— Work task 1 —
According to the blog post, how responsible is the friend for the accident?
— Work task 2 —
Repeat the stretch of the blog post from "I think when" through "of a chance.", word for word.

— Reading text —
╔══

I’ve done a lot of thinking about my friend that withheld my jacket and wouldn’t cooperate with the insurance company over the accident we had and I’m honestly so glad things ended before I made the mistake of moving there. He was super adamant about me moving up there and acted like it would just be so great because I would always have a babysitter but after everything that’s happened, I know I’d waste thousands to move and then have all of them decide they don’t like me anymore and then I’d be at someone’s mercy if I needed a babysitter. I would never leave my daughter with people knowing they don’t like me and at least here, I have a babysitter at least sometimes. There, I would not and would become super depressed living in a big ass city with my daughter and being completely on my own.

I think when things go wrong, you definitely need to have your eyes open and not wear red flags like they’re blindfolds. Pay attention! If things can go so horribly wrong over a jacket and a car wreck, how much worse could they get over anything else?! I am so sorry I ever thought it was possible for this person to change but once the insurance money comes and I have my jacket, I will be able to put this entire mess behind me. It totally sucks that things ended up this way, but at least now I know and I can move on without having any doubts that this person didn’t get enough of a chance.

He’s got a lot of issues with control, manipulation, and insecurity. I lived with him and still didn’t realize how deep these issues went until I’ve gone to visit. He wants to seriously control absolutely everything around him at all times. I’m the type of person where I try and understand what makes people tick and whats happened to them to make them have so many negative character flaws until I realize it’s not my job.

I think with the jacket and the lack of cooperation started with him needing to feel like he was in control until it dawned on him that this accident wasn’t just gonna go away or maybe he was hoping if he didn’t talk to him that I would be left holding the fucking bag. They took down all of his information at the accident and I gave them his phone number and address so hiding out was just making him look bad. Maybe it’s shitty of me to not care that he’s 20% responsible after EVERYTHING he’s done to me but I can say that I never thought he would face any kind of penalties over this.

Honestly, I hope all of us walk away with lessons learned. I think for him the biggest one is YOU CAN’T CONTROL EVERYTHING! In no way, shape, or fucking form is he above the law and there’s times where you can’t just decide that if you don’t want to deal with something you don’t have to. I know for me the biggest lesson is NO ONE will ever be driving my car again and if I travel, my ass will be staying in a motel where I’m able to keep better track of my stuff and if by some off chance I forget something, I won’t have to beg and plead for the return of my things.

╚══

— Data shown —

╔══

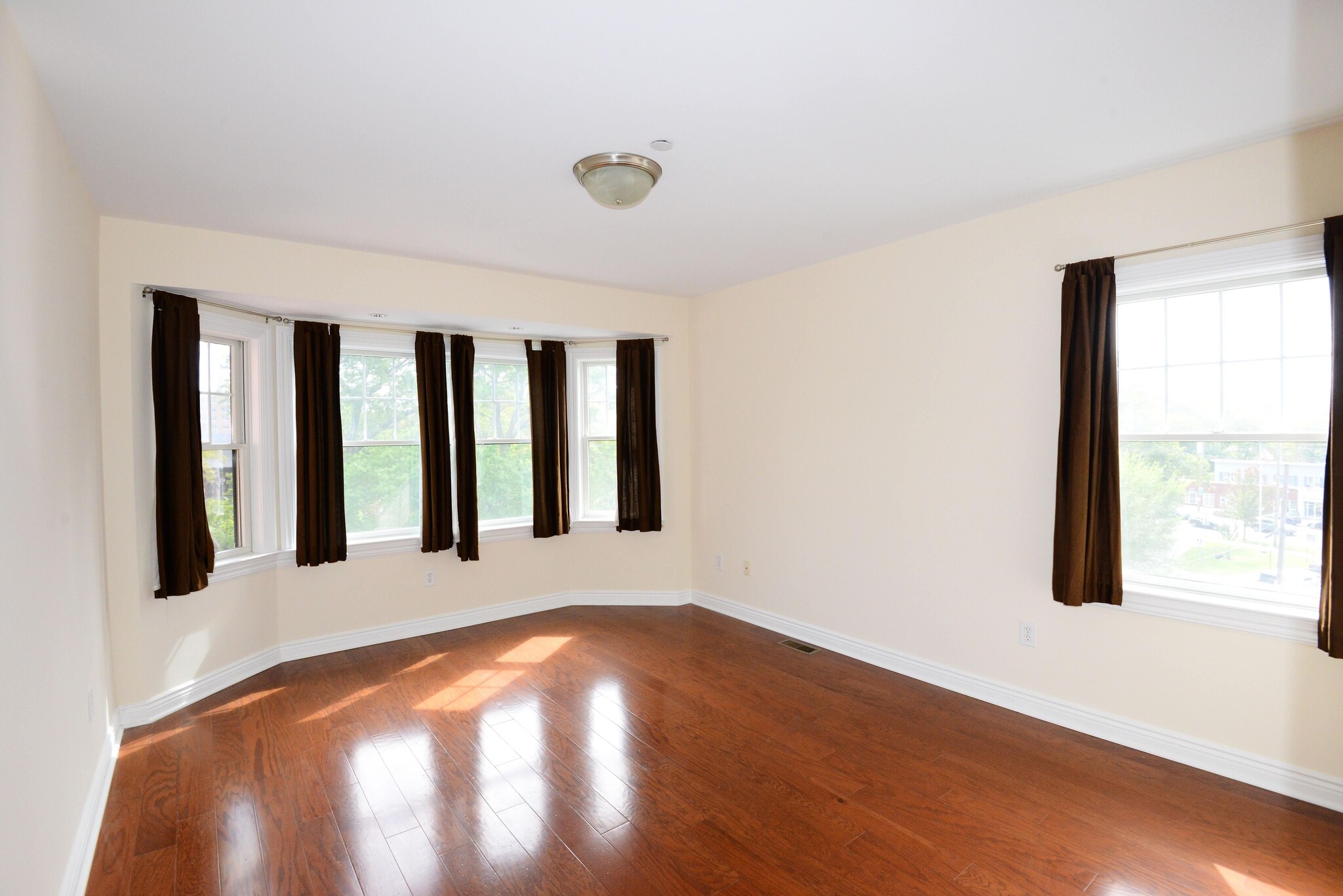 Living Room - 100 Sheldrake Pl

╚══

— Response 1 —
20% responsible.

— Response 2 —
I think when things go wrong, you definitely need to have your eyes open and not wear red flags like they’re blindfolds. Pay attention! If things can go so horribly wrong over a jacket and a car wreck, how much worse could they get over anything else?! I am so sorry I ever thought it was possible for this person to change but once the insurance money comes and I have my jacket, I will be able to put this entire mess behind me. It totally sucks that things ended up this way, but at least now I know and I can move on without having any doubts that this person didn’t get enough of a chance.